Overeating is not the main cause of obesity, according to the authors of “The Carbohydrate-Insulin Model: A Physiological Perspective on the Obesity Pandemic”.

They have stated that the widely accepted energy balance model of burning more calories than you consume contains flaws and should be replaced by the carbohydrate-insulin model which would help people better understand obesity and weight-gain.

Lead author Dr David Ludwig, Professor at Harvard Medical School and Endocrinologist at Boston Children’s Hospital, has found that the energy balance model doesn’t explain the biological reasons for why we gain weight.

He said: “During a growth spurt, for instance, adolescents may increase food intake by 1,000 calories a day but does their overeating cause the growth spurt or does the growth spurt cause the adolescent to get hungry and overeat?”

The 17 authors consist of globally renowned scientists, clinical researchers, and public health experts.
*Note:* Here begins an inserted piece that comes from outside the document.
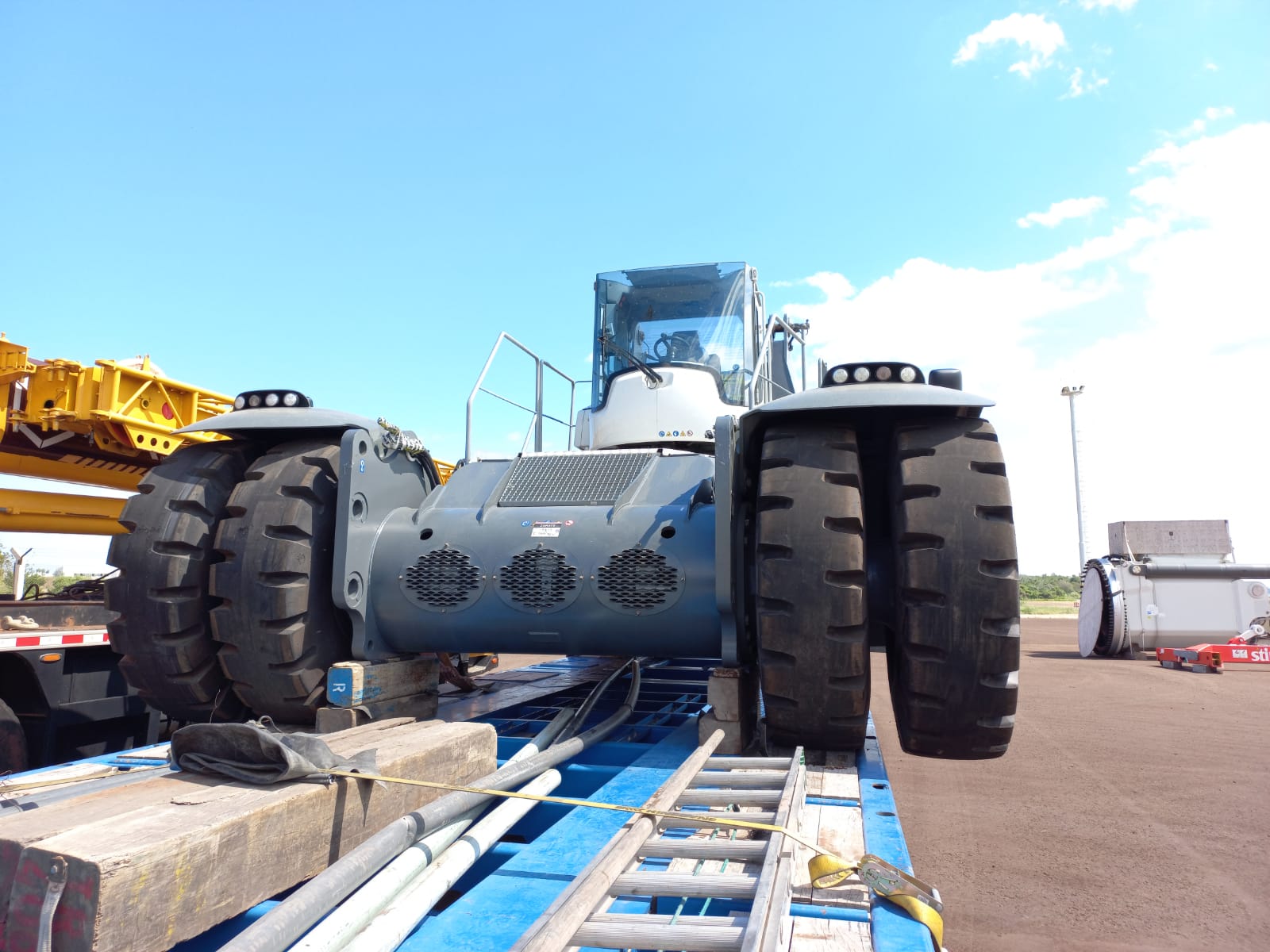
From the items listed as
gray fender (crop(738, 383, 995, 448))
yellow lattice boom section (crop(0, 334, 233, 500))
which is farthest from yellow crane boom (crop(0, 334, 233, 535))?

They have discovered that eating less to lose weight typically does not work overtime.

According to Dr. Ludwig: “Reducing consumption of the rapidly digestible carbohydrates that flooded the food supply during the low-fat diet era lessens the underlying drive to store body fat.

“As a result, people may lose weight with less hunger and struggle.”

The carbohydrate-insulin model claims that obesity is caused by consuming too much food with a high glycemic load, specifically rapidly digestible carbohydrates such as bread and cereal.

Our body reacts to these foods by producing more insulin and less glucagon. The knock-on effect causes more calories to be stored in fat cells rather than being deposited to other muscles and tissue. Therefore, we feel hungry because the body feels as though it is receiving enough energy. This hunger persists due to our metabolism slowing to conserve energy which leads to eating more and gaining weight.

Although the authors believe that their perspective of the carbohydrate-insulin model is the most understandable and acceptable considering the evidence, they admit that additional research on both models is needed, possibly to create new models. The debate needs “collaborations among scientists with diverse viewpoints to test predictions in rigorous and unbiased research.”